(Tasks to complete):
a: In the passage on fracking, decide whether each statement agrees with the text: (i) Victoria has banned fracking; (ii) Tasmania has banned fracking; (iii) the state's exploration licences stretch from Margaret River to north of Broome. For each, answer yes or no and quote the words that decide it.
b: Reproduce the passage on fracking word for word, from "A local producer" to "health and environment.".
━━━ Passage shown ━━━
A local producer is warning about the dangers posed to food security and tourism by fracking as the industry prepares to roll-out operations across the state, including the Swan Valley.
Fracking is a new method of extracting underground gas using chemicals at high pressure to fracture underground rock. In America, its use has resulted in permanent damage to water tables, public health and environment.
So far, it’s been banned in Victoria, while Tasmania and the Northern Territory have instated moratoriums. New York State and Maryland, Scotland, France, Germany and other national governments have also enacted bans and moratoria.
The state government has issued exploration licences across a vast area from Margaret River to north of Broome. Companies such as AWE are already fracking in the Mid-West with plans to expand to large-scale operations despite near unanimous rejection by local communities.
Parts of the Swan Valley are also earmarked for exploration.
━━━ Record extracts ━━━
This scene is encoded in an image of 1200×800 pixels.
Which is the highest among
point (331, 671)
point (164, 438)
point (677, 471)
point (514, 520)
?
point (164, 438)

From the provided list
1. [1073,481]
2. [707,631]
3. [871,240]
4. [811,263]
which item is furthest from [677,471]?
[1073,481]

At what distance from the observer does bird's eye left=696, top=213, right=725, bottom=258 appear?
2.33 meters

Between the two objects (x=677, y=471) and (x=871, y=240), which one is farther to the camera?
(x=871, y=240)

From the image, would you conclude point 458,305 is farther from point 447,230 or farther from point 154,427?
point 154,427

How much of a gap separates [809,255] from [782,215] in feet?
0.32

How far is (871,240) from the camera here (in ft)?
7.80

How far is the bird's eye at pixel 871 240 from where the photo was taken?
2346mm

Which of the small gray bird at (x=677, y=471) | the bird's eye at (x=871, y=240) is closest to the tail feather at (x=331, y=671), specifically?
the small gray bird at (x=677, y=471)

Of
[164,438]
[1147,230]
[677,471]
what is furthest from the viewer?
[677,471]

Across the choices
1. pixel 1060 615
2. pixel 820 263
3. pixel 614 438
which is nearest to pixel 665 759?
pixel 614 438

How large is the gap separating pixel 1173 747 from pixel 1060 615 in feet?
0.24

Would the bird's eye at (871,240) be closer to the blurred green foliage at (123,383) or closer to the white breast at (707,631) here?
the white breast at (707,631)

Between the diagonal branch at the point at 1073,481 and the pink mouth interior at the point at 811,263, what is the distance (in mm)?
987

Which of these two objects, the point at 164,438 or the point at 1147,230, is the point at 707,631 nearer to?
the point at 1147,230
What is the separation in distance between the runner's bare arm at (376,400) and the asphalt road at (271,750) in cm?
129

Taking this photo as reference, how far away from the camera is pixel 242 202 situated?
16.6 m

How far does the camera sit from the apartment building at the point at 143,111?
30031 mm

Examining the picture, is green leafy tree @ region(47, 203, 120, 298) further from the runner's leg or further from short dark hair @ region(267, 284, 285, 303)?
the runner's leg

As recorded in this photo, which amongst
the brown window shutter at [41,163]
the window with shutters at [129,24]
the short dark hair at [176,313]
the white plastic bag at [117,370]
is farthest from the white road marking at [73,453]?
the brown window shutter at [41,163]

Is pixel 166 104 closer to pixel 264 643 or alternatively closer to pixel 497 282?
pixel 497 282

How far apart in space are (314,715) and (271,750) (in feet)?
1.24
━━━
(Exercise results):
a:
(i) Yes: "So far, it’s been banned in Victoria"
(ii) No: "Tasmania and the Northern Territory have instated moratoriums"
(iii) Yes: "a vast area from Margaret River to north of Broome"

b:
A local producer is warning about the dangers posed to food security and tourism by fracking as the industry prepares to roll-out operations across the state, including the Swan Valley.
Fracking is a new method of extracting underground gas using chemicals at high pressure to fracture underground rock. In America, its use has resulted in permanent damage to water tables, public health and environment.